Le salon Millésime Bio 2019 accueillent 1200 exposants et espère dépasser les 6000 visiteurs. - crédit photo : Marion Sepeau Ivaldi
La 26ème édition de Millésime Bio a ouvert ses portes ce 28 janvier dans une sérénité assurée par une demande toujours croissante, alors que les volumes ne sont pas toujours au rendez-vous après un millésime 2017 et 2018 difficile sur le plan météorologique et sanitaire.

Gel 2017, mildiou 2018, sécheresse, parfois grêle… les évènements climatiques n’ont pas manqué d’affecter les millésimes 2017 et 2018, conduisant parfois à des pertes d’une ampleur non négligeable pour la viticulture bio. Dans les allées, certains visiteurs, notamment des cavistes, s’inquiètent pour leurs approvisionnements. Les domaines ne peuvent pas toujours répondre à leurs demandes. Ils cherchent des vins.

Côté exposants, l’heure n’est cependant pas à l’affolement. Il y a du vin à vendre et chacun a sa recette pour atténuer la baisse des volumes. Pour certains, si une cuvée est en rupture de stock, il y en a d’autres à proposer aux acheteurs. C’est ainsi le cas du Clos des Saumares, en Côtes-du-Rhône Village. La cuvée, Les Sarments d’Hippocrates, a déjà connu une rupture de stock en décembre 2017 et il ne reste plus que quelques palettes cette année. Mais, le domaine profite pour faire découvrir ses cuvées en appellation Côtes du Rhône Gadagne, peu connue du public.

Supprimer une référence

D’autres choisissent de ne pas produire certaines cuvées. Au Château Grand Renard (Blaye, Côtes de Bordeaux, 26 hectares), les ennuis se sont enchaînés. Gel en 2017, grêle en 2018, mildiou puis stress hydrique sévère la même année. La propriété fait face aux caprices du climat. « Depuis que nous sommes en bio (en 1987), nous avons toujours fait le rendement de l’appellation voire davantage. Mais cette année, nous avons un rendement moyen de 42 hl/ha. C’est du jamais vu depuis 20 ans ! » constate Francis Joubert, qui gère le domaine avec sa femme et son fils Sylvain. Du coup, le vigneron a dû faire des choix et renoncer à certaines de ses références. « Nous produisons 1000 hl en bib. Nous n’avons pas conditionné de blancs en bib » explique-t-il. Renoncer à certaines cuvées, c’est aussi ce à quoi doit s’oblige Jan Matthias Klein, du domaine Weingut Staffelter Hof. Cet allemand installé en Moselle vient d’enchaîner deux années de stress hydrique qui a diminué ses volumes. Un évènement qui vient contrarier le lancement de sa cuvée Mad Cap Magnus. Créée en 2016, il n’a tout simplement pas pu la produire en 2017 et en faible volume en 2018. « Et pourtant, elle connaît un vrai succès » regrette-t-il.

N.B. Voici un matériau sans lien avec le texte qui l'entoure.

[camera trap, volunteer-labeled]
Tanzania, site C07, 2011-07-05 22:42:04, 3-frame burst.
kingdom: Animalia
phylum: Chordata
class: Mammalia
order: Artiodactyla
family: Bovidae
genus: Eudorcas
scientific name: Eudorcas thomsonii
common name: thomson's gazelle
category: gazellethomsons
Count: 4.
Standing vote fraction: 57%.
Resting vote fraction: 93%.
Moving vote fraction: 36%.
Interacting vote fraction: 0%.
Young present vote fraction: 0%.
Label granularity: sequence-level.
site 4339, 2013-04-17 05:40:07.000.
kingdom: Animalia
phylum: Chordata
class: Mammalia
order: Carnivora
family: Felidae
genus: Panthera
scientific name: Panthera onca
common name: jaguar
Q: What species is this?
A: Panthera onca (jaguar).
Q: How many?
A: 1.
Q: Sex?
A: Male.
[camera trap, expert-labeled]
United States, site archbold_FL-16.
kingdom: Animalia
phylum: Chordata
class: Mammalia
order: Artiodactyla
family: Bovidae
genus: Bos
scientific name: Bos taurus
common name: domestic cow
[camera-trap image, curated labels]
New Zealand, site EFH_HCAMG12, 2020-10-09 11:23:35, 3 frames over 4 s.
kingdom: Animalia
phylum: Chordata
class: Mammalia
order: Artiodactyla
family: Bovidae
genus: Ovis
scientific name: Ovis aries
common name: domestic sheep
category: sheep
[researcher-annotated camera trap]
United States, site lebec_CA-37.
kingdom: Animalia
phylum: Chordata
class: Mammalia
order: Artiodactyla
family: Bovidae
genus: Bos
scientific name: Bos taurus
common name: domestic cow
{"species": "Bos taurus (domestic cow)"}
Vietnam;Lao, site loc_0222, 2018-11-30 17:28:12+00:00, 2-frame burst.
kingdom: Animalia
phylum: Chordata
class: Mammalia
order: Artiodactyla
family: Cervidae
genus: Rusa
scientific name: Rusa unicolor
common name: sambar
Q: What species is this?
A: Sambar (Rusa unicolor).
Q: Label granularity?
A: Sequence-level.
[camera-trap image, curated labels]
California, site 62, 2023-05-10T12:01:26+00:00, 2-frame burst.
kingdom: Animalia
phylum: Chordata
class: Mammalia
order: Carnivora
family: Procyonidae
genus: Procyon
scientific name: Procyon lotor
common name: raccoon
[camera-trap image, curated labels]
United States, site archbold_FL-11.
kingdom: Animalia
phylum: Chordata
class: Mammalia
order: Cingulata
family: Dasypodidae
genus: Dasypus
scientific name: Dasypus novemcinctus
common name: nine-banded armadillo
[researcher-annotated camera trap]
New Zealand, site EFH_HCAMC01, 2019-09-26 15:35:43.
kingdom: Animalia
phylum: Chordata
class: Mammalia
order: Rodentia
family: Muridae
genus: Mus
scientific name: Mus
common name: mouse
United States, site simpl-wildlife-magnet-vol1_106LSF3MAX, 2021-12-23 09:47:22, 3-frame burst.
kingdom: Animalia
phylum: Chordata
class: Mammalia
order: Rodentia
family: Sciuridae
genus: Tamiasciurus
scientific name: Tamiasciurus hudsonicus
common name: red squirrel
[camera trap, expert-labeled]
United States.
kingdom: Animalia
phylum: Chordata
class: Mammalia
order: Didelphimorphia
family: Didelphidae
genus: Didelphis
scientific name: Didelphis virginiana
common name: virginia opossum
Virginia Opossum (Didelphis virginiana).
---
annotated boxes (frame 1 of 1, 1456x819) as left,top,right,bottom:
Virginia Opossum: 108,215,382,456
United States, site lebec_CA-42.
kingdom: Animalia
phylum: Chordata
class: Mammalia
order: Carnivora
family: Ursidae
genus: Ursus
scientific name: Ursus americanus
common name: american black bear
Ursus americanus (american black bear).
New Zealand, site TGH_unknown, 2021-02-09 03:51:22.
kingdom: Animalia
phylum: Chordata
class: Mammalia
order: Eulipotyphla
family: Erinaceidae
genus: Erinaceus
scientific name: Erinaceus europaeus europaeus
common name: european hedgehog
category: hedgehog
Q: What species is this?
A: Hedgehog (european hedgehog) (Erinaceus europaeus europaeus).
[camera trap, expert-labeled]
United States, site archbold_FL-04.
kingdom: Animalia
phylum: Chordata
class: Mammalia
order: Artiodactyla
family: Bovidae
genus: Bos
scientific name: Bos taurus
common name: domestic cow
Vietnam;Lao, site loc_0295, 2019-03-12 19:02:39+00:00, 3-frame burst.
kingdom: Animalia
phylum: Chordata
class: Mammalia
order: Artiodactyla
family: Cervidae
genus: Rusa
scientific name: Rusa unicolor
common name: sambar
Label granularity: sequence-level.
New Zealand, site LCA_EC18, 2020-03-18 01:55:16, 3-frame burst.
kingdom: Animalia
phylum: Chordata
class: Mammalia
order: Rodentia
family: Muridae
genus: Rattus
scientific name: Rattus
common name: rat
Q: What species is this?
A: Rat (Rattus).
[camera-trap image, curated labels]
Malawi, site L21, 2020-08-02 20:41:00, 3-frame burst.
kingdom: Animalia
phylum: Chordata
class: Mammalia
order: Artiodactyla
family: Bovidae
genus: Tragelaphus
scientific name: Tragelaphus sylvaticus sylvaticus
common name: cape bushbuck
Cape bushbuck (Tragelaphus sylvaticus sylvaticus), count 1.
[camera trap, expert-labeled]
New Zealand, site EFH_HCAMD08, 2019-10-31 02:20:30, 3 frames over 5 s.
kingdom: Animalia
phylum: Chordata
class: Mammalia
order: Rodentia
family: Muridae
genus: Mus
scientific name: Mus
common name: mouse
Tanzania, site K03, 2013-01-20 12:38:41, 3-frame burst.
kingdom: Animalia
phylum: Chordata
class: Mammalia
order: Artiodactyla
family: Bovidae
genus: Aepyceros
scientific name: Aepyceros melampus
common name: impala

Jouer sur les rotations produit

En Corse, le domaine Signadore a dû, lui aussi, affronter les assauts du mildiou. Après un stress hydrique important en 2017, 2018 a ainsi été marquée par la maladie. Du coup, son offre est moins importante que ce que lui réclame sa clientèle. Pour faire face, Christophe Ferrandis joue sur les rotations. « Ma gamme est constituée de six vins et pour chacun d’eux, j’ai quatre à six mois de stocks. Je fais donc un roulement sur l’année » explique-t-il, non sans reconnaître que la situation est assez inconfortable. Le risque de perdre des marchés est une inquiétude bien présente. « Mais, ce n’est pas pour autant que je renonce à Millésime Bio. Il faut être présent sur le salon pour ne pas se faire oublier » assure-t-il.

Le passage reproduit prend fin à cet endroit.